· ECB warns European banks may need more bad-loan provisions.
· Retail sales grew more than expected in Mexico during September (2.7% monthly vs 2%e.).
· 33.1% growth was confirmed in the US economy during the 3Q20.
· Economic indicators: Jobless claims in the US surprise to the upside for a second consecutive week (778k vs 730k e.).
The European Central Bank published its Financial Stability Report, in which it assured banks in the region they should increase bad-loan provisions in order to buffer for potential credit losses once government aid given because of the pandemic comes to an end. According to the ECB, the provisions are less than those seen in other crises and those seen among US banks as a result of the low profitability among European banks and lower credit risk after liquidity injections were carried out. The concern is regarding difficulties to pay off acquired credit; which could put pressure on banks. The ECB is worried about the exaggerated appraisals of some financial assets as well as the latent risk of seeing important corrections among these assets` prices in case the pandemic lasts longer than expected or has more adverse effects than anticipated. The ECB`s warnings replicates those of the FED and the IMF regarding risks in the financial system.
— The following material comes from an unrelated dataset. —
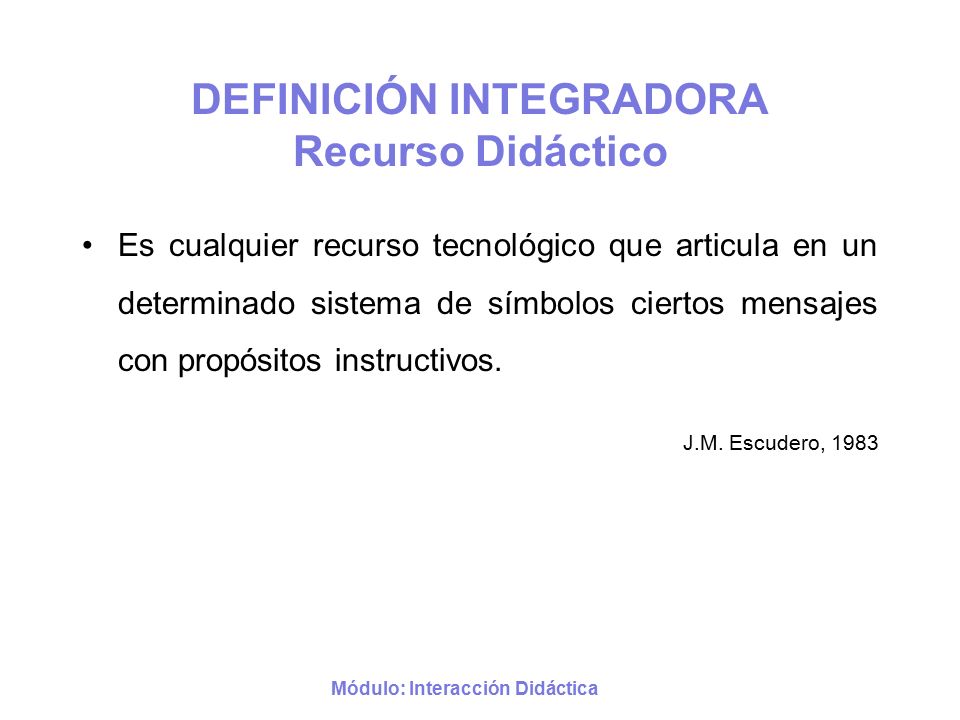 DEFINICIÓN INTEGRADORA
Recurso Didáctico

• Es cualquier recurso tecnológico que articula en un determinado sistema de símbolos ciertos mensajes con propósitos instructivos.

J.M. Escudero, 1983

Módulo: Interacción Didáctica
Lastly, the immediate financial risks of a possible disorderly Brexit are mostly contained for the ECB once the European Commission has allowed clearing houses in the UK to temporarily access the European market for the settlement for derivative transactions.
INEGI figures confirm a 2.7% monthly expansion in retail sales during September, figure above the 2% estimated by the consensus. With this, retail sales remain (-) 8% below what was logged in the same month of 2019. Sales linked 5 consecutive months of expansion and send a signal of a persistent recovery in consumption. Revised GDP figures for the 3Q20 will be published tomorrow as no important changes are expected regarding the estimate (12% quarterly; -8.6% annual).